(Chapter-1) How it all started


"Damn, why am I even existing in this world? Just kill me and live your freaking lives happily", Norah shouted at her parents who were arguing since she has returned from her school.
Her mom shot back the same damn line she usually does,"It would have been better if you weren't even born" and it was enough to get her nerves bursting but she's used to hearing this shit and has quite upgraded her tolerance level.

                 Norah's pov

Hell...this is our daily business. Fighting from the break of dawn to dusk till night. And the topic of discussion is always the same-I've ruined my parent's life. I don't know if they have ever cared for me or at least felt sympathy for this poor soul. Whatever, it didn't matter anymore. I had spent most of my childhood days in my grandma's and even studied there through my primary school and I'm quite glad that it saved me from the childhood trauma I would have possibly suffered. However, it didn't change the fact that they were still my parents and I had to come back to them eventually. But it seemed that my parents weren't ready still.

Their lives are so messed up. My mom got pregnant with me when she was 16 and had to discontinue her studies not because she had to take care of me but because she didn't have the courage to face the world. My dad,on the other hand, was a well established man in his twenties and so ofc, my mom had to depend on him for everything especially money. This was obviously not the kind of life she wanted and she did nothing but blame me for all these misery of hers.
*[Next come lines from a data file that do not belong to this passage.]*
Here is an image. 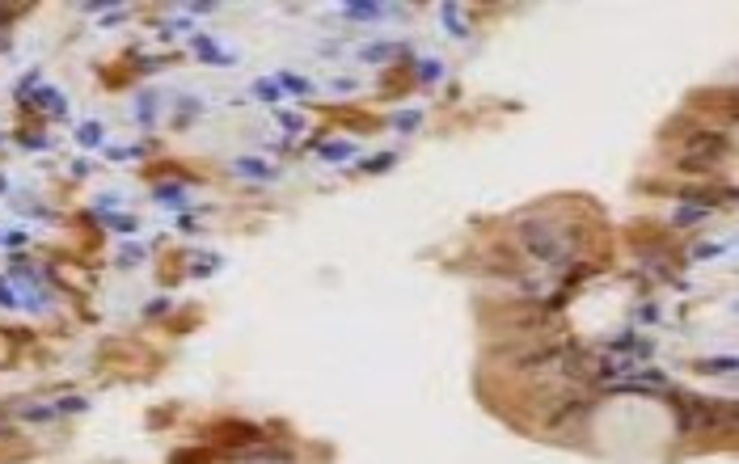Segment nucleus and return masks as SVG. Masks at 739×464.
I'll list each match as a JSON object with an SVG mask.
<instances>
[{
    "mask_svg": "<svg viewBox=\"0 0 739 464\" xmlns=\"http://www.w3.org/2000/svg\"><path fill=\"white\" fill-rule=\"evenodd\" d=\"M520 245H524L533 258L554 262V258H562L566 249L575 245V237H562V232H554L549 224H524V228H520Z\"/></svg>",
    "mask_w": 739,
    "mask_h": 464,
    "instance_id": "nucleus-2",
    "label": "nucleus"
},
{
    "mask_svg": "<svg viewBox=\"0 0 739 464\" xmlns=\"http://www.w3.org/2000/svg\"><path fill=\"white\" fill-rule=\"evenodd\" d=\"M727 131H714V127H706V131H685V140H680V157H689V161H718L727 152Z\"/></svg>",
    "mask_w": 739,
    "mask_h": 464,
    "instance_id": "nucleus-3",
    "label": "nucleus"
},
{
    "mask_svg": "<svg viewBox=\"0 0 739 464\" xmlns=\"http://www.w3.org/2000/svg\"><path fill=\"white\" fill-rule=\"evenodd\" d=\"M499 363H507L511 372H541V367L562 363V346L558 342H533V346H511V351L495 355Z\"/></svg>",
    "mask_w": 739,
    "mask_h": 464,
    "instance_id": "nucleus-1",
    "label": "nucleus"
}]
</instances>
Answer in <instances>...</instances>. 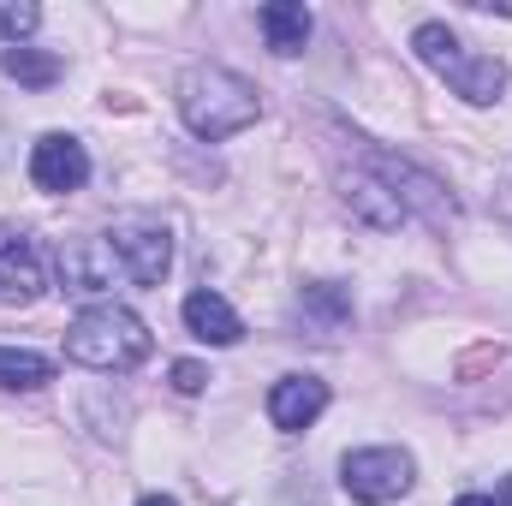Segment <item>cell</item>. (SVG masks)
I'll list each match as a JSON object with an SVG mask.
<instances>
[{
	"mask_svg": "<svg viewBox=\"0 0 512 506\" xmlns=\"http://www.w3.org/2000/svg\"><path fill=\"white\" fill-rule=\"evenodd\" d=\"M495 506H512V477L501 483V501H495Z\"/></svg>",
	"mask_w": 512,
	"mask_h": 506,
	"instance_id": "44dd1931",
	"label": "cell"
},
{
	"mask_svg": "<svg viewBox=\"0 0 512 506\" xmlns=\"http://www.w3.org/2000/svg\"><path fill=\"white\" fill-rule=\"evenodd\" d=\"M66 358L84 370H137L149 358V328L143 316H131L126 304H90L72 328H66Z\"/></svg>",
	"mask_w": 512,
	"mask_h": 506,
	"instance_id": "7a4b0ae2",
	"label": "cell"
},
{
	"mask_svg": "<svg viewBox=\"0 0 512 506\" xmlns=\"http://www.w3.org/2000/svg\"><path fill=\"white\" fill-rule=\"evenodd\" d=\"M364 167L405 203V215H423L429 227H447V221H453V197H447V185H441L435 173H423V167H411V161H399V155H382V149H370Z\"/></svg>",
	"mask_w": 512,
	"mask_h": 506,
	"instance_id": "5b68a950",
	"label": "cell"
},
{
	"mask_svg": "<svg viewBox=\"0 0 512 506\" xmlns=\"http://www.w3.org/2000/svg\"><path fill=\"white\" fill-rule=\"evenodd\" d=\"M346 203H352V215H364V221H370V227H382V233H393V227H405V221H411V215H405V203L387 191L370 167H358V173L346 179Z\"/></svg>",
	"mask_w": 512,
	"mask_h": 506,
	"instance_id": "4fadbf2b",
	"label": "cell"
},
{
	"mask_svg": "<svg viewBox=\"0 0 512 506\" xmlns=\"http://www.w3.org/2000/svg\"><path fill=\"white\" fill-rule=\"evenodd\" d=\"M185 328H191L203 346H239V340H245V322H239V310H233L221 292H191V298H185Z\"/></svg>",
	"mask_w": 512,
	"mask_h": 506,
	"instance_id": "8fae6325",
	"label": "cell"
},
{
	"mask_svg": "<svg viewBox=\"0 0 512 506\" xmlns=\"http://www.w3.org/2000/svg\"><path fill=\"white\" fill-rule=\"evenodd\" d=\"M298 316H304L310 340H340V334H346V322H352V298H346L334 280H316V286H304Z\"/></svg>",
	"mask_w": 512,
	"mask_h": 506,
	"instance_id": "7c38bea8",
	"label": "cell"
},
{
	"mask_svg": "<svg viewBox=\"0 0 512 506\" xmlns=\"http://www.w3.org/2000/svg\"><path fill=\"white\" fill-rule=\"evenodd\" d=\"M48 292V268L24 233H0V304H36Z\"/></svg>",
	"mask_w": 512,
	"mask_h": 506,
	"instance_id": "ba28073f",
	"label": "cell"
},
{
	"mask_svg": "<svg viewBox=\"0 0 512 506\" xmlns=\"http://www.w3.org/2000/svg\"><path fill=\"white\" fill-rule=\"evenodd\" d=\"M84 179H90V155H84L78 137H66V131L36 137V149H30V185H36V191L66 197V191H78Z\"/></svg>",
	"mask_w": 512,
	"mask_h": 506,
	"instance_id": "52a82bcc",
	"label": "cell"
},
{
	"mask_svg": "<svg viewBox=\"0 0 512 506\" xmlns=\"http://www.w3.org/2000/svg\"><path fill=\"white\" fill-rule=\"evenodd\" d=\"M114 274H120V256L108 239H78L60 251V286L66 292H108Z\"/></svg>",
	"mask_w": 512,
	"mask_h": 506,
	"instance_id": "30bf717a",
	"label": "cell"
},
{
	"mask_svg": "<svg viewBox=\"0 0 512 506\" xmlns=\"http://www.w3.org/2000/svg\"><path fill=\"white\" fill-rule=\"evenodd\" d=\"M173 387H179V393H203V387H209V370L185 358V364H173Z\"/></svg>",
	"mask_w": 512,
	"mask_h": 506,
	"instance_id": "ac0fdd59",
	"label": "cell"
},
{
	"mask_svg": "<svg viewBox=\"0 0 512 506\" xmlns=\"http://www.w3.org/2000/svg\"><path fill=\"white\" fill-rule=\"evenodd\" d=\"M411 483H417V465L405 447H358L340 459V489L358 506L399 501V495H411Z\"/></svg>",
	"mask_w": 512,
	"mask_h": 506,
	"instance_id": "277c9868",
	"label": "cell"
},
{
	"mask_svg": "<svg viewBox=\"0 0 512 506\" xmlns=\"http://www.w3.org/2000/svg\"><path fill=\"white\" fill-rule=\"evenodd\" d=\"M108 245H114L120 268H126L137 286H161L167 268H173V233H167L161 221H149V215H126V221L108 233Z\"/></svg>",
	"mask_w": 512,
	"mask_h": 506,
	"instance_id": "8992f818",
	"label": "cell"
},
{
	"mask_svg": "<svg viewBox=\"0 0 512 506\" xmlns=\"http://www.w3.org/2000/svg\"><path fill=\"white\" fill-rule=\"evenodd\" d=\"M322 411H328V381H316V376H280L274 393H268V417H274V429H286V435L310 429Z\"/></svg>",
	"mask_w": 512,
	"mask_h": 506,
	"instance_id": "9c48e42d",
	"label": "cell"
},
{
	"mask_svg": "<svg viewBox=\"0 0 512 506\" xmlns=\"http://www.w3.org/2000/svg\"><path fill=\"white\" fill-rule=\"evenodd\" d=\"M179 114L203 143H221V137H239L245 126L262 120V96L233 66H191L179 78Z\"/></svg>",
	"mask_w": 512,
	"mask_h": 506,
	"instance_id": "6da1fadb",
	"label": "cell"
},
{
	"mask_svg": "<svg viewBox=\"0 0 512 506\" xmlns=\"http://www.w3.org/2000/svg\"><path fill=\"white\" fill-rule=\"evenodd\" d=\"M0 72L18 78V84H30V90H48V84L60 78V60L42 54V48H6V54H0Z\"/></svg>",
	"mask_w": 512,
	"mask_h": 506,
	"instance_id": "2e32d148",
	"label": "cell"
},
{
	"mask_svg": "<svg viewBox=\"0 0 512 506\" xmlns=\"http://www.w3.org/2000/svg\"><path fill=\"white\" fill-rule=\"evenodd\" d=\"M48 381H54V358H42L30 346H0V387L30 393V387H48Z\"/></svg>",
	"mask_w": 512,
	"mask_h": 506,
	"instance_id": "9a60e30c",
	"label": "cell"
},
{
	"mask_svg": "<svg viewBox=\"0 0 512 506\" xmlns=\"http://www.w3.org/2000/svg\"><path fill=\"white\" fill-rule=\"evenodd\" d=\"M36 24H42V12H36L30 0H0V42H12V48H18Z\"/></svg>",
	"mask_w": 512,
	"mask_h": 506,
	"instance_id": "e0dca14e",
	"label": "cell"
},
{
	"mask_svg": "<svg viewBox=\"0 0 512 506\" xmlns=\"http://www.w3.org/2000/svg\"><path fill=\"white\" fill-rule=\"evenodd\" d=\"M453 506H495V495H459Z\"/></svg>",
	"mask_w": 512,
	"mask_h": 506,
	"instance_id": "d6986e66",
	"label": "cell"
},
{
	"mask_svg": "<svg viewBox=\"0 0 512 506\" xmlns=\"http://www.w3.org/2000/svg\"><path fill=\"white\" fill-rule=\"evenodd\" d=\"M411 48H417V60L429 66V72H441L465 102H477V108H489V102H501L512 90V72L495 60V54H471L447 24H417V36H411Z\"/></svg>",
	"mask_w": 512,
	"mask_h": 506,
	"instance_id": "3957f363",
	"label": "cell"
},
{
	"mask_svg": "<svg viewBox=\"0 0 512 506\" xmlns=\"http://www.w3.org/2000/svg\"><path fill=\"white\" fill-rule=\"evenodd\" d=\"M137 506H179V501H173V495H143Z\"/></svg>",
	"mask_w": 512,
	"mask_h": 506,
	"instance_id": "ffe728a7",
	"label": "cell"
},
{
	"mask_svg": "<svg viewBox=\"0 0 512 506\" xmlns=\"http://www.w3.org/2000/svg\"><path fill=\"white\" fill-rule=\"evenodd\" d=\"M256 24H262L268 48H274L280 60L304 54V42H310V6H298V0H268V6L256 12Z\"/></svg>",
	"mask_w": 512,
	"mask_h": 506,
	"instance_id": "5bb4252c",
	"label": "cell"
}]
</instances>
At first, when I came back home to continue my middle school here, I was totally broken ngl. Mom made me believe that I was a curse for her and I surely started questioning my existence, which I still do sometimes. However, I'm quite accustomed to these things now and I'm learning to cope up with my miserable life. But all these toxicity do have some affect on me even if I try my best to avoid it. I'm not sure how is it affecting me but I can say, my nights are getting longer, my fears are getting greater and my dreams are starting to fade away even if I'm trying my best to hold them back.
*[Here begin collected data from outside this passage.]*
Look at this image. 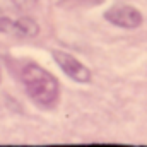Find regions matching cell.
<instances>
[{
  "label": "cell",
  "mask_w": 147,
  "mask_h": 147,
  "mask_svg": "<svg viewBox=\"0 0 147 147\" xmlns=\"http://www.w3.org/2000/svg\"><path fill=\"white\" fill-rule=\"evenodd\" d=\"M21 80L28 96L41 108H53L60 98V82L46 69L28 62L21 70Z\"/></svg>",
  "instance_id": "6da1fadb"
},
{
  "label": "cell",
  "mask_w": 147,
  "mask_h": 147,
  "mask_svg": "<svg viewBox=\"0 0 147 147\" xmlns=\"http://www.w3.org/2000/svg\"><path fill=\"white\" fill-rule=\"evenodd\" d=\"M19 10H31V9H34L38 5V2L39 0H10Z\"/></svg>",
  "instance_id": "5b68a950"
},
{
  "label": "cell",
  "mask_w": 147,
  "mask_h": 147,
  "mask_svg": "<svg viewBox=\"0 0 147 147\" xmlns=\"http://www.w3.org/2000/svg\"><path fill=\"white\" fill-rule=\"evenodd\" d=\"M0 82H2V75H0Z\"/></svg>",
  "instance_id": "52a82bcc"
},
{
  "label": "cell",
  "mask_w": 147,
  "mask_h": 147,
  "mask_svg": "<svg viewBox=\"0 0 147 147\" xmlns=\"http://www.w3.org/2000/svg\"><path fill=\"white\" fill-rule=\"evenodd\" d=\"M12 19H9V17H5V16H2L0 14V33H7V34H10L12 33Z\"/></svg>",
  "instance_id": "8992f818"
},
{
  "label": "cell",
  "mask_w": 147,
  "mask_h": 147,
  "mask_svg": "<svg viewBox=\"0 0 147 147\" xmlns=\"http://www.w3.org/2000/svg\"><path fill=\"white\" fill-rule=\"evenodd\" d=\"M105 19L108 22H111L113 26H118V28H123V29H135L144 21L139 9H135L134 5H128V3L111 5L105 12Z\"/></svg>",
  "instance_id": "7a4b0ae2"
},
{
  "label": "cell",
  "mask_w": 147,
  "mask_h": 147,
  "mask_svg": "<svg viewBox=\"0 0 147 147\" xmlns=\"http://www.w3.org/2000/svg\"><path fill=\"white\" fill-rule=\"evenodd\" d=\"M51 55H53L57 65L62 69V72L65 74V75H69L72 80L80 82V84L91 82V79H92V72H91L82 62H79L74 55L67 53V51H60V50H55Z\"/></svg>",
  "instance_id": "3957f363"
},
{
  "label": "cell",
  "mask_w": 147,
  "mask_h": 147,
  "mask_svg": "<svg viewBox=\"0 0 147 147\" xmlns=\"http://www.w3.org/2000/svg\"><path fill=\"white\" fill-rule=\"evenodd\" d=\"M39 33V24L31 16H22L12 22V33L17 38H34Z\"/></svg>",
  "instance_id": "277c9868"
}]
</instances>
I don't know what to do anymore.

Of course I couldn't care less about the daily bickering, but sometimes it just crosses the limits and I feel like I can't take it anymore.

There's no one to wipe my tears at night and say, "It's okay,everything would get better. You've tried your best".
There's no one to share this heavy load I carry within myself.
I just hope to survive through my middle school and go back to my grandma's and let my parents live their fucking lives without me being their burden.

Grandma, I miss you T_T

I don't want to get hurt anymore,I'm exhausted ^_^

____

A/N

Omg! I can't believe I'm writing this:)
*_*

Ok so, this is my very first story in Wattpad and I'm quite nervous while writing this. The style of writing maynot be the best since I don't have much experience. So, criticism is accepted.
The plot of this story is definitely a planned one though this isn't pre-written.